» WRITTEN PROBLEM
Copy out the lines below word for word, omitting the pictures.

## Begin PROVIDED MATERIAL

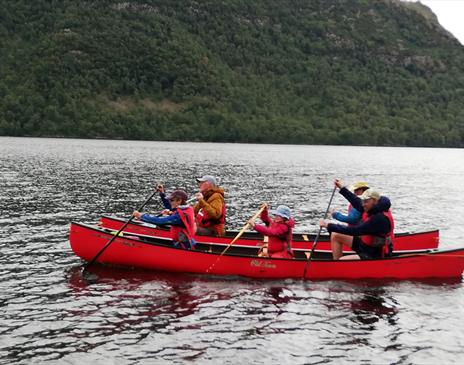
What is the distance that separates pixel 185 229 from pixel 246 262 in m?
2.15

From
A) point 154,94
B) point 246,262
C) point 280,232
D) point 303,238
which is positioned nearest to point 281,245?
point 280,232

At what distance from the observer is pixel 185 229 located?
1741 centimetres

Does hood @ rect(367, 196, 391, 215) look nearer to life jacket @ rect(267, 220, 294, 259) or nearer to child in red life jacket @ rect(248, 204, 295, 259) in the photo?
child in red life jacket @ rect(248, 204, 295, 259)

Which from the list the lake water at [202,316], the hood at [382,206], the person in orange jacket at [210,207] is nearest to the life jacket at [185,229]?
the person in orange jacket at [210,207]

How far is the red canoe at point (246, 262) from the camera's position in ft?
55.5

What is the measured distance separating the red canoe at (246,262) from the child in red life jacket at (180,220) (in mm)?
549

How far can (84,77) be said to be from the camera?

## End PROVIDED MATERIAL

» WRITTEN SOLUTION
What is the distance that separates pixel 185 229 from pixel 246 262 in m?
2.15

From
A) point 154,94
B) point 246,262
C) point 280,232
D) point 303,238
which is positioned nearest to point 281,245?
point 280,232

At what distance from the observer is pixel 185 229 located?
1741 centimetres

Does hood @ rect(367, 196, 391, 215) look nearer to life jacket @ rect(267, 220, 294, 259) or nearer to child in red life jacket @ rect(248, 204, 295, 259) in the photo?
child in red life jacket @ rect(248, 204, 295, 259)

Which from the list the lake water at [202,316], the hood at [382,206], the person in orange jacket at [210,207] is nearest to the life jacket at [185,229]?
the person in orange jacket at [210,207]

How far is the red canoe at point (246, 262) from the camera's position in ft?
55.5

What is the measured distance separating the red canoe at (246,262) from the child in red life jacket at (180,220) (in mm)?
549

How far can (84,77) be said to be from the camera?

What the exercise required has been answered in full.